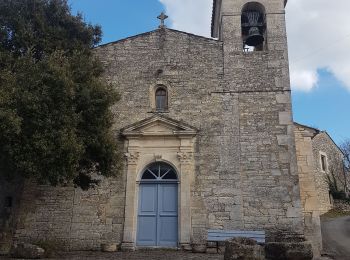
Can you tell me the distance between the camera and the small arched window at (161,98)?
43.0ft

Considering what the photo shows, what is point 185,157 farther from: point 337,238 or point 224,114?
point 337,238

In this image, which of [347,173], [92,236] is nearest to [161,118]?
[92,236]

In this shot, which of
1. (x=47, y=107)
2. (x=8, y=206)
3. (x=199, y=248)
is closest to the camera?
(x=47, y=107)

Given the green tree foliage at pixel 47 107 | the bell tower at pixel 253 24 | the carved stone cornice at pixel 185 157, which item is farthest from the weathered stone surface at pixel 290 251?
the bell tower at pixel 253 24

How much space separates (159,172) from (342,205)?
63.8ft

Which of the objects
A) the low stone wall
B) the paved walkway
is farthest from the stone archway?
the low stone wall

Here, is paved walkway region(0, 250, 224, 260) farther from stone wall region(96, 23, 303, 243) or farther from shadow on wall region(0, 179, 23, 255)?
shadow on wall region(0, 179, 23, 255)

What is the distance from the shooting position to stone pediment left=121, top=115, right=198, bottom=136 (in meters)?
12.4

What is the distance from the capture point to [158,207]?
1212 cm

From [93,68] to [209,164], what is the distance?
170 inches

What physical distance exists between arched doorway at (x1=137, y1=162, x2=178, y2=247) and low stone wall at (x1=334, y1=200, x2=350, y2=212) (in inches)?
735

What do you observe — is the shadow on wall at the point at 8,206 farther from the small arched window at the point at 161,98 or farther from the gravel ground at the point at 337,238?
the gravel ground at the point at 337,238

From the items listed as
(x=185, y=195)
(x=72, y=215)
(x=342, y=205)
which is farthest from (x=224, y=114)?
(x=342, y=205)

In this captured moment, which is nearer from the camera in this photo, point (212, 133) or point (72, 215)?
point (72, 215)
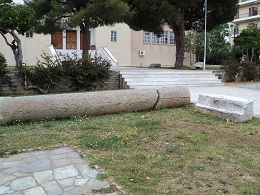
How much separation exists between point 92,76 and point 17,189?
8.22m

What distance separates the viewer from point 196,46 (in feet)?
103

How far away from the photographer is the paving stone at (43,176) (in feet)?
11.6

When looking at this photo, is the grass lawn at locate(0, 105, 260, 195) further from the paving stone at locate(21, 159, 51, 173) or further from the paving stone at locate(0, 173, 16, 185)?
the paving stone at locate(0, 173, 16, 185)

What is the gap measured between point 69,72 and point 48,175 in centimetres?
768

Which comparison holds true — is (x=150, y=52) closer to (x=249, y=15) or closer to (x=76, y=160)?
(x=249, y=15)

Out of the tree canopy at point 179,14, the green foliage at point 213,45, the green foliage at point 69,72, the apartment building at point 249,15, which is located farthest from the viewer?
the apartment building at point 249,15

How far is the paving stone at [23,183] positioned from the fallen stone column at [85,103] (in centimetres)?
283

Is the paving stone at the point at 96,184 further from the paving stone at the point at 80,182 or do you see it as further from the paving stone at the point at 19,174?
the paving stone at the point at 19,174

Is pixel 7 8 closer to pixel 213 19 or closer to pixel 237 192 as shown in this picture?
Answer: pixel 237 192

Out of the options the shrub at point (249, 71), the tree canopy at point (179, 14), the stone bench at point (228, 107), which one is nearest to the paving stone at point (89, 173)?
the stone bench at point (228, 107)

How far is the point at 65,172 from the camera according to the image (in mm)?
3742

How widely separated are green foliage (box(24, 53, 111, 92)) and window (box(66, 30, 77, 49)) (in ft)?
58.0

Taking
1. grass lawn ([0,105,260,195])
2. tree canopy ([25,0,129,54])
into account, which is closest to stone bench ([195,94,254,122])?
grass lawn ([0,105,260,195])

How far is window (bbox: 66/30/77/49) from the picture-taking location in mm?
28375
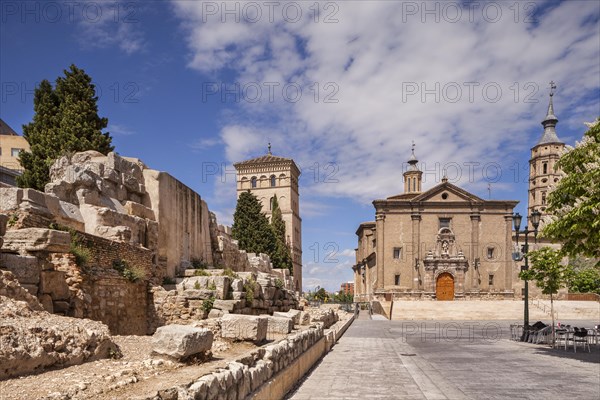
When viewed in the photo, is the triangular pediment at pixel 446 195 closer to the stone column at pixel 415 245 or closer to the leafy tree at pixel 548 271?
the stone column at pixel 415 245

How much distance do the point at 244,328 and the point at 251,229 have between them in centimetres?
3873

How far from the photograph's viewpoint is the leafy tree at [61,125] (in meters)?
20.8

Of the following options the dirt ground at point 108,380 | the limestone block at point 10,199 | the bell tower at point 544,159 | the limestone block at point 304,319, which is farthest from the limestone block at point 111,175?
the bell tower at point 544,159

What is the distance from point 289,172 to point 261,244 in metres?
29.0

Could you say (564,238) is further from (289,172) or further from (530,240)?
(289,172)

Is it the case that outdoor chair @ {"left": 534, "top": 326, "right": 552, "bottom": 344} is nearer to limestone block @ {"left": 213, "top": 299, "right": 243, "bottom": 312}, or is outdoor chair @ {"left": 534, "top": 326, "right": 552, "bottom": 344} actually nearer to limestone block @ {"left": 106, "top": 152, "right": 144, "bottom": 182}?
limestone block @ {"left": 213, "top": 299, "right": 243, "bottom": 312}

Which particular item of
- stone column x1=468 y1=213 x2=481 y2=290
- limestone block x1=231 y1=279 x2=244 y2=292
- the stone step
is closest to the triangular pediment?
stone column x1=468 y1=213 x2=481 y2=290

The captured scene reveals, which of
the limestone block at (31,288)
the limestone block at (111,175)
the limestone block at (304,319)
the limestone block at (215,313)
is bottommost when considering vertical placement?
the limestone block at (304,319)

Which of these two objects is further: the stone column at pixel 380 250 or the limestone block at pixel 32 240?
the stone column at pixel 380 250

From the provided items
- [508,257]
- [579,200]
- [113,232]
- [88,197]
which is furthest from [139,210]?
[508,257]

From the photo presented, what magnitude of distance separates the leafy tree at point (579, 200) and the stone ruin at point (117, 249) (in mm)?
8361

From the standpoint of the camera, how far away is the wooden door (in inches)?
1975

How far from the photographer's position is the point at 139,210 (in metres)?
13.2

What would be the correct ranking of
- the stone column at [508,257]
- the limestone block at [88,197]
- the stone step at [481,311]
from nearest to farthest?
the limestone block at [88,197] < the stone step at [481,311] < the stone column at [508,257]
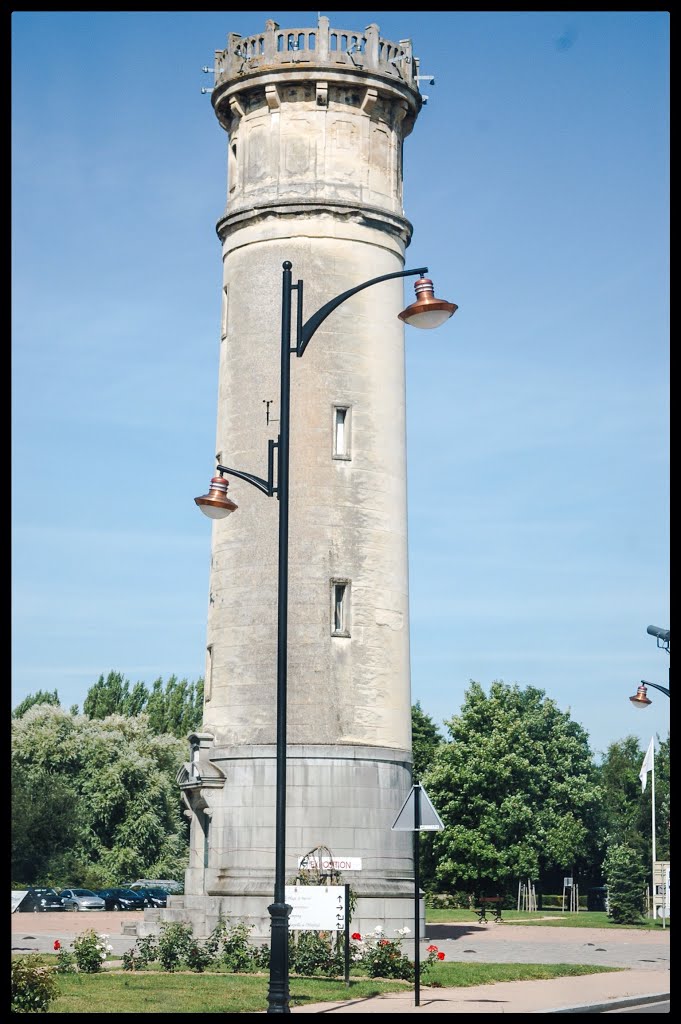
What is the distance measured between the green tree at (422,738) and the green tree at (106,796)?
13.3m

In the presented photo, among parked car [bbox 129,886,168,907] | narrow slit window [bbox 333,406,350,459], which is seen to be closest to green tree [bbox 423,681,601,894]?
parked car [bbox 129,886,168,907]

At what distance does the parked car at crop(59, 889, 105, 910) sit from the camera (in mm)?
60125

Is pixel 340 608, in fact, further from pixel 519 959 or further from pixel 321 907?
pixel 321 907

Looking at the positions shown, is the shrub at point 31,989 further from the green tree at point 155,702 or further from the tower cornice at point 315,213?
the green tree at point 155,702

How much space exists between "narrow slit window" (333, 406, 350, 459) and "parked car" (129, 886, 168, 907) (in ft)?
97.1

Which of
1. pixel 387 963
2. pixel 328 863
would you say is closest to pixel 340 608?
pixel 328 863

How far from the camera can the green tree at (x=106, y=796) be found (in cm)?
7294

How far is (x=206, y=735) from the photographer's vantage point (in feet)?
121

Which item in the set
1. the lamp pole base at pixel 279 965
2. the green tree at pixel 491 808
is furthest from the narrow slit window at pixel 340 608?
the green tree at pixel 491 808
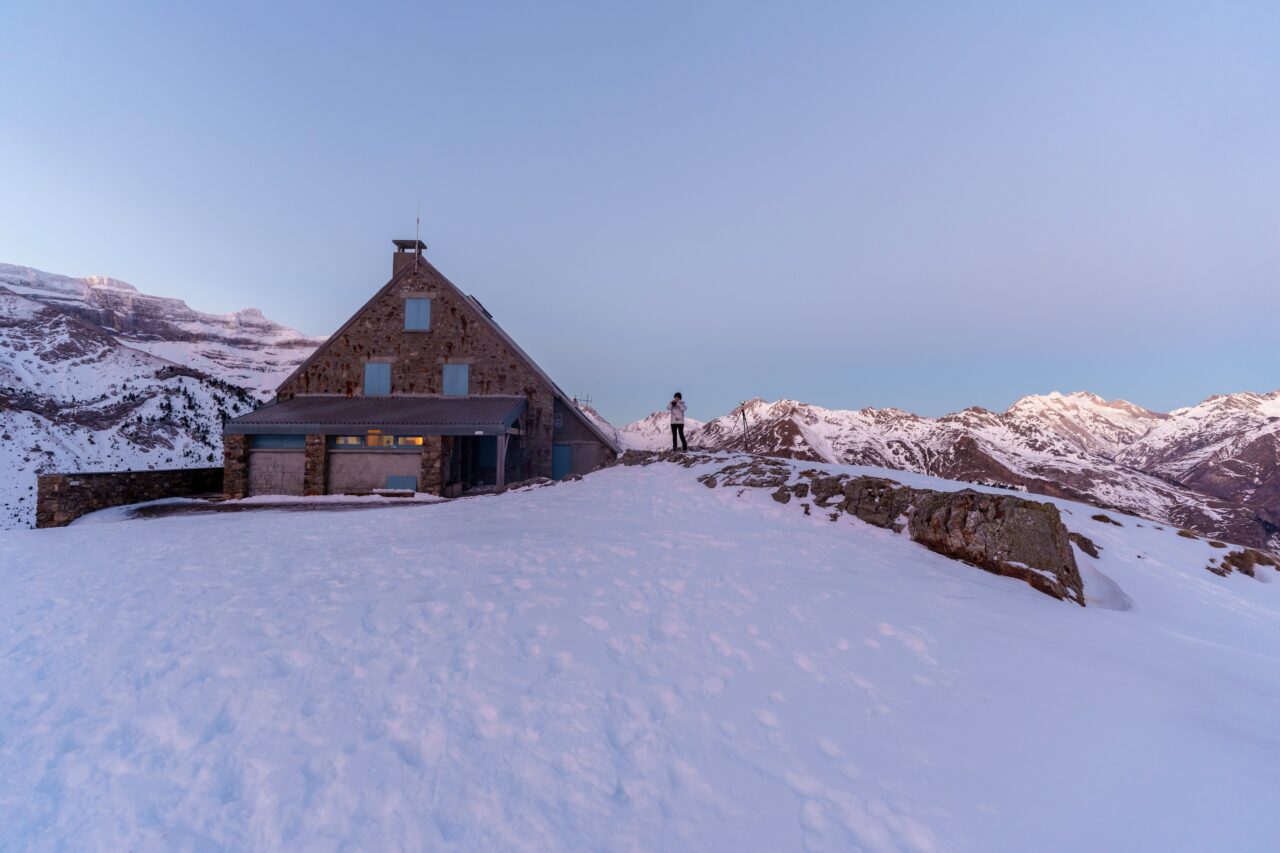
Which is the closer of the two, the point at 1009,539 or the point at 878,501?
the point at 1009,539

━━━━━━━━

* AIM: Could you render the lines above as a JSON list of strings, one string per line, with blank lines skipped and the pictures left out?

* THE RESULT:
[
  "Can you tell me the distance between the camera and the small arched window at (161,98)?",
  "43.0ft",
  "Considering what the photo shows, what is point 185,157 farther from: point 337,238 or point 224,114?",
  "point 337,238",
  "In this image, which of [347,173], [92,236] is nearest to [161,118]?",
  "[92,236]",
  "In this shot, which of",
  "1. (x=47, y=107)",
  "2. (x=8, y=206)",
  "3. (x=199, y=248)",
  "is closest to the camera?",
  "(x=47, y=107)",
  "Given the green tree foliage at pixel 47 107 | the bell tower at pixel 253 24 | the carved stone cornice at pixel 185 157, which item is farthest from the weathered stone surface at pixel 290 251?",
  "the bell tower at pixel 253 24",
  "How much space separates (159,172) from (342,205)?",
  "63.8ft",
  "Which of the objects",
  "A) the low stone wall",
  "B) the paved walkway",
  "is farthest from the stone archway?",
  "the low stone wall",
  "Here, is paved walkway region(0, 250, 224, 260) farther from stone wall region(96, 23, 303, 243) or farther from shadow on wall region(0, 179, 23, 255)?",
  "shadow on wall region(0, 179, 23, 255)",
  "What is the distance from the shooting position to stone pediment left=121, top=115, right=198, bottom=136 (in meters)?",
  "12.4",
  "What is the distance from the capture point to [158,207]?",
  "1212 cm",
  "From [93,68] to [209,164], what is the distance?",
  "170 inches",
  "What physical distance exists between arched doorway at (x1=137, y1=162, x2=178, y2=247) and low stone wall at (x1=334, y1=200, x2=350, y2=212) (in inches)?",
  "735",
  "What do you observe — is the shadow on wall at the point at 8,206 farther from the small arched window at the point at 161,98 or farther from the gravel ground at the point at 337,238?",
  "the gravel ground at the point at 337,238",
  "From the items listed as",
  "(x=185, y=195)",
  "(x=72, y=215)",
  "(x=342, y=205)",
  "which is farthest from (x=224, y=114)?",
  "(x=342, y=205)",
  "In this captured moment, which is nearer from the camera in this photo, point (212, 133) or point (72, 215)?",
  "point (72, 215)",
  "How much separation exists between point 92,76 and point 17,189?",
  "8.22m",
  "What distance separates the viewer from point 196,46 (in feet)?",
  "103",
  "How far away from the photographer is the paving stone at (43,176) (in feet)?",
  "11.6",
  "When looking at this photo, is the grass lawn at locate(0, 105, 260, 195) further from the paving stone at locate(21, 159, 51, 173) or further from the paving stone at locate(0, 173, 16, 185)?",
  "the paving stone at locate(0, 173, 16, 185)",
  "What is the gap measured between point 69,72 and point 48,175 in centimetres?",
  "768",
  "Which comparison holds true — is (x=150, y=52) closer to (x=249, y=15) or closer to (x=76, y=160)?",
  "(x=249, y=15)",
  "Out of the tree canopy at point 179,14, the green foliage at point 213,45, the green foliage at point 69,72, the apartment building at point 249,15, which is located farthest from the viewer?",
  "the apartment building at point 249,15",
  "How far is the paving stone at [23,183] positioned from the fallen stone column at [85,103] (in centimetres)?",
  "283",
  "Is the paving stone at the point at 96,184 further from the paving stone at the point at 80,182 or do you see it as further from the paving stone at the point at 19,174?",
  "the paving stone at the point at 19,174",
  "Is pixel 7 8 closer to pixel 213 19 or closer to pixel 237 192 as shown in this picture?",
  "Answer: pixel 237 192",
  "Out of the options the shrub at point (249, 71), the tree canopy at point (179, 14), the stone bench at point (228, 107), which one is nearest to the paving stone at point (89, 173)?",
  "the stone bench at point (228, 107)",
  "How far is the point at 65,172 from the camera according to the image (in mm)?",
  "3742",
  "How widely separated are green foliage (box(24, 53, 111, 92)) and window (box(66, 30, 77, 49)) (in ft)?",
  "58.0",
  "Taking",
  "1. grass lawn ([0,105,260,195])",
  "2. tree canopy ([25,0,129,54])",
  "into account, which is closest to stone bench ([195,94,254,122])?",
  "grass lawn ([0,105,260,195])",
  "How far is window (bbox: 66/30/77/49) from the picture-taking location in mm?",
  "28375",
  "When viewed in the photo, is the triangular pediment at pixel 446 195 closer to the stone column at pixel 415 245 or closer to the leafy tree at pixel 548 271?",
  "the stone column at pixel 415 245",
  "How much distance do the point at 244,328 and the point at 251,229 have between them in centimetres?",
  "3873",
  "How far from the photograph's viewpoint is the leafy tree at [61,125] (in meters)?",
  "20.8",
  "Of the following options the dirt ground at point 108,380 | the limestone block at point 10,199 | the bell tower at point 544,159 | the limestone block at point 304,319, which is farthest from the limestone block at point 111,175?",
  "the bell tower at point 544,159",
  "What is the distance from point 289,172 to point 261,244 in metres?",
  "29.0",
  "Could you say (564,238) is further from (289,172) or further from (530,240)?",
  "(289,172)",
  "Is it the case that outdoor chair @ {\"left\": 534, \"top\": 326, \"right\": 552, \"bottom\": 344} is nearer to limestone block @ {\"left\": 213, \"top\": 299, \"right\": 243, \"bottom\": 312}, or is outdoor chair @ {\"left\": 534, \"top\": 326, \"right\": 552, \"bottom\": 344} actually nearer to limestone block @ {\"left\": 106, \"top\": 152, \"right\": 144, \"bottom\": 182}?",
  "limestone block @ {\"left\": 213, \"top\": 299, \"right\": 243, \"bottom\": 312}",
  "Which particular item of",
  "- stone column x1=468 y1=213 x2=481 y2=290",
  "- limestone block x1=231 y1=279 x2=244 y2=292",
  "- the stone step",
  "is closest to the triangular pediment?",
  "stone column x1=468 y1=213 x2=481 y2=290",
  "The captured scene reveals, which of",
  "the limestone block at (31,288)",
  "the limestone block at (111,175)",
  "the limestone block at (304,319)",
  "the limestone block at (215,313)",
  "is bottommost when considering vertical placement?",
  "the limestone block at (304,319)",
  "Which of these two objects is further: the stone column at pixel 380 250 or the limestone block at pixel 32 240?",
  "the stone column at pixel 380 250",
  "From the provided items",
  "- [508,257]",
  "- [579,200]",
  "- [113,232]",
  "- [88,197]",
  "which is furthest from [139,210]?",
  "[508,257]",
  "From the photo presented, what magnitude of distance separates the leafy tree at point (579, 200) and the stone ruin at point (117, 249) (in mm)?",
  "8361",
  "From the standpoint of the camera, how far away is the wooden door (in inches)?",
  "1975",
  "How far from the photographer's position is the point at 139,210 (in metres)?",
  "13.2",
  "What would be the correct ranking of",
  "- the stone column at [508,257]",
  "- the limestone block at [88,197]",
  "- the stone step at [481,311]",
  "from nearest to farthest?",
  "the limestone block at [88,197] < the stone step at [481,311] < the stone column at [508,257]",
  "What is the distance measured between the green tree at (422,738) and the green tree at (106,796)?",
  "13.3m",
  "In the presented photo, among parked car [bbox 129,886,168,907] | narrow slit window [bbox 333,406,350,459], which is seen to be closest to green tree [bbox 423,681,601,894]?",
  "parked car [bbox 129,886,168,907]",
  "At what distance does the parked car at crop(59, 889, 105, 910) sit from the camera (in mm)?",
  "60125",
  "Is pixel 340 608, in fact, further from pixel 519 959 or further from pixel 321 907?",
  "pixel 321 907",
  "Looking at the positions shown, is the shrub at point 31,989 further from the green tree at point 155,702 or further from the tower cornice at point 315,213?",
  "the green tree at point 155,702",
  "How much space exists between \"narrow slit window\" (333, 406, 350, 459) and \"parked car\" (129, 886, 168, 907) (in ft)?",
  "97.1",
  "Which of",
  "1. pixel 387 963",
  "2. pixel 328 863",
  "would you say is closest to pixel 340 608?",
  "pixel 328 863",
  "How far from the camera can the green tree at (x=106, y=796) be found (in cm)?",
  "7294",
  "How far is (x=206, y=735) from the photographer's vantage point (in feet)?",
  "121",
  "Which item in the set",
  "1. the lamp pole base at pixel 279 965",
  "2. the green tree at pixel 491 808",
  "is furthest from the narrow slit window at pixel 340 608?",
  "the green tree at pixel 491 808",
  "Which is the closer of the two, the point at 1009,539 or the point at 878,501?",
  "the point at 1009,539"
]